EXTRACT TO READ:
##########

# Stagger eats mushrooms and poop.



## Chewbecca (Aug 21, 2009)

YUM.
I decided to cut up a mushroom for Stagger today.
Last time I tried mushroom on him, he didn't much care for it, so I tried a different approach today and cut the pieces REALLY small, and he ate it a little better.

"Oooh, what's this?"







Then he stops and looks up to pose for the camera (right.).






Then it's back to nomming away at the mushrooms:






He then eyes his groovy jacuzzi.







He decides it's time for a swim and drink break.







And of COURSE who wouldn't want to lay in their food dish after a swim???







He decided that he was going to try and hide from me. But I wasn't having any of that.







No hiding today, Mister Stagger Lee:







I guess he remembered that he had some mushrooms to eat.







Oh! But wait!!! What is THAT over on the edge of his enclosure?????
Is that poo??
Yeah. Sometimes Stagger eats his own poop. I know it's normal, but the things he turns down just so he can eat his own poop. I could put a strawberry down in front of him, and he could be munching away, but he'll spot poo somewhere and decide, "Wait, what the heck am _I_ thinking???!!! Why would I want to eat this fat strawberry when there is a tasty turd over there beckoning me???!!!"











He's weird about eating his poo, too.
If I watch him, he'll stop eating it and go burrow.
It's like he's a shameful poop eater.

oh well. Keeps his cage cleaner! hahahaha.


----------



## Crazy1 (Aug 21, 2009)

What great pics of Stagger Lee. And I always love your narations I can actually see it in his funny sweet little face.


----------



## Isa (Aug 21, 2009)

Stagger Lee is a real cutie  
Like Robyn, I always enjoy your naration, they are always so funny


----------



## treshell (Aug 21, 2009)

Why a "turd "?

Already digested so I cat eat more of other things, can you say Activa. Plus I know where I have been)


----------



## Chewbecca (Aug 21, 2009)

hahaha thanks, guys!

Treshell,
I never thought about it that way!


He's definitely a character!
My son keeps begging me to bring him to school when I pick him up.
It's been too cool the past two days, though.


----------



## Candy (Aug 21, 2009)

##########

PROVIDED DATA:
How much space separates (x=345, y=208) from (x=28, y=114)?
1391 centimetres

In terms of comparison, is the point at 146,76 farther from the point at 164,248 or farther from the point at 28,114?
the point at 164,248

##########

STATED TASK A:
Rewrite the passage of the Stagger forum thread from "Yeah. Sometimes Stagger" to "his poo, too.", changing "strawberry" to "blueberry" throughout.
STATED TASK B:
Continue the forum thread about Stagger eating mushrooms and poop from the point where it ends.

EXERCISE RESPONSE A:
Yeah. Sometimes Stagger eats his own poop. I know it's normal, but the things he turns down just so he can eat his own poop. I could put a blueberry down in front of him, and he could be munching away, but he'll spot poo somewhere and decide, "Wait, what the heck am _I_ thinking???!!! Why would I want to eat this fat blueberry when there is a tasty turd over there beckoning me???!!!"











He's weird about eating his poo, too.

EXERCISE RESPONSE B:
Stagger Lee is such a cutie. I love it when you post pictures of him they are always so good. He looks so healthy and happy you're a good tort. mom he is lucky to have you.  Mushrooms are Dale's favorite thing to eat sometimes I have to keep them off the dish so he eats his other vegetables.


----------



## Stephanie Logan (Aug 21, 2009)

That was a laugh-out-loud picture series! What a cute little torty Stagger is. Hope he doesn't grow up to be poop-colored.


----------



## Chewbecca (Aug 21, 2009)

Thanks, ladies!

I've figured out with Stagger, he'll most anything I give him, even things he doesn't much care for if...I hand feed it to him.

But he eats his turds all ON HIS OWN.
I swear. I do NOT hand feed him turds.
hahahahaha.


----------



## Madortoise (Aug 21, 2009)

This is too cute to be enjoyed by TFO only. I suppose you can make a slide show but your narration calls for one of those picture books that you flip pages to make the subject move. 2"x4" and have your voice to come alive with flipping action. Wouldn't that be fun? I'll buy it.


----------



## dmmj (Aug 21, 2009)

obviously this one is a gourmet if he likes turds and mushrooms, lol


----------



## Shelli (Aug 23, 2009)

Mmmm thanks for the TMI poop pictures... hahaha.. umm bless!! 

One of Olive's mostest fav's is mushrooms too although she thinks Stagger got the mushroom jackpot as she doesn't get that much.. poor Olive.. 
So I wanted to tell you I changed Olive's enclosure and then changed it again today so she has two hides separated with a bridge across and now she is like a Stagger wanna be!! Yes she too is entering the tortoise olympics...
I had my arm in her enclosure fixing everything she woke up to see what all the fuss was about and then proceeded to get up and find what I was working on climb, walk across a bridge and go down the other side... and back to bed.. it was too funny!!

Loves them (())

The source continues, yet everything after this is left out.